David and Julia just shook their heads.

It’s been said that people who have suffered a traumatic experience go through five stages of grief—denial, anger, bargaining, depression, and finally acceptance. The Flashback Four were churning through those stages quickly.

“Look on the bright side,” Luke told the others. “Fifteen hundred passengers on the Titanic died. We didn’t. We survived. That’s a good thing, right? We’ll just have to start over again.”

“Luke’s right,” Julia said, getting up off the bench. “Our lives aren’t over. Maybe they’re just beginning.”

Isabel and David were not convinced. They hung their heads forlornly.

“Think of it this way,” Luke told them. “Nothing worse than this will ever happen to us. We’re bulletproof now. If we survived the Titanic, we can survive anything, right, guys?”

“I never thought of it that way,” David said, looking up.

“We need to pull ourselves together and figure out a strategy,” Luke continued. “Let me think this through. People are going to ask us how we got here. We need to get our story straight.”

“Maybe we should just tell them the truth,” Isabel volunteered.

Isabel’s natural inclination was always to tell the truth. Besides the fact that lying is just wrong, it also gets complicated. When you lie, then you have to remember the lie and who you told it to. It’s a lot to remember.

“The truth?!” Julia looked at Isabel and shook her head. “Are you kidding? You want to tell people that we traveled through time and ended up on the deck of the Titanic?
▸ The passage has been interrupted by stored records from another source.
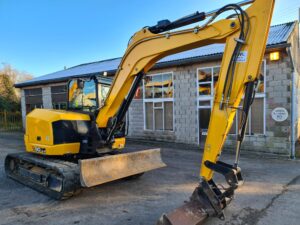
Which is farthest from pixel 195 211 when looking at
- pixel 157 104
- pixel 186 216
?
pixel 157 104

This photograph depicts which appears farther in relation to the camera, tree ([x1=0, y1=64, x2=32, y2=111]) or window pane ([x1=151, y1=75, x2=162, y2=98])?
tree ([x1=0, y1=64, x2=32, y2=111])

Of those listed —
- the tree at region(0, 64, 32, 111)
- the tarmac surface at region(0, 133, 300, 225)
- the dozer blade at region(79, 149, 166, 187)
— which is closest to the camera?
the tarmac surface at region(0, 133, 300, 225)

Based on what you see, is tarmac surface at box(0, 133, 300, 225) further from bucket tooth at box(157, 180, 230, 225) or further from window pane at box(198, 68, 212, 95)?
window pane at box(198, 68, 212, 95)

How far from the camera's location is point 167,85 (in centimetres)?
1177

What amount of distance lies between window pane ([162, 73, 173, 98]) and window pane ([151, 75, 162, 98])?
24cm

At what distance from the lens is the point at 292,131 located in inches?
328

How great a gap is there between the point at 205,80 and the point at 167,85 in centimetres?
201

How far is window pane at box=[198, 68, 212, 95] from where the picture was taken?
1035 cm

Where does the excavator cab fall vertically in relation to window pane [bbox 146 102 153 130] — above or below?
above

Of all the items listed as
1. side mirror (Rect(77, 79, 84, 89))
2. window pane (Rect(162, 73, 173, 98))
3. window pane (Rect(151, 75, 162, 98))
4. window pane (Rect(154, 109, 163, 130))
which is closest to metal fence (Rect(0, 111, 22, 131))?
window pane (Rect(154, 109, 163, 130))

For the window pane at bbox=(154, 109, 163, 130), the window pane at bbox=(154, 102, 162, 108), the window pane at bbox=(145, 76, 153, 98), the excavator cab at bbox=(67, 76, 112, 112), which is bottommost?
the window pane at bbox=(154, 109, 163, 130)

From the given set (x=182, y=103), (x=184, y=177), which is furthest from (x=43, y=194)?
(x=182, y=103)

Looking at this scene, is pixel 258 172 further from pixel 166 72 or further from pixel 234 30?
pixel 166 72

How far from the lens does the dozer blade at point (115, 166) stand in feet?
14.1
They’ll put us in an insane asylum.”

Julia sat back down on the bench.

“We have no birth certificates,” Julia continued. “No paper trail. We have no proof that we existed before today.”

“We already talked about this, remember?” David reminded the others. “We decided to pretend we were orphans. Our parents went down with the Titanic.”

“Oh yeah! That’s good,” said Julia, who knew a good lie when she heard one. “That could work. I don’t know if they kept careful records of who was on the ship.”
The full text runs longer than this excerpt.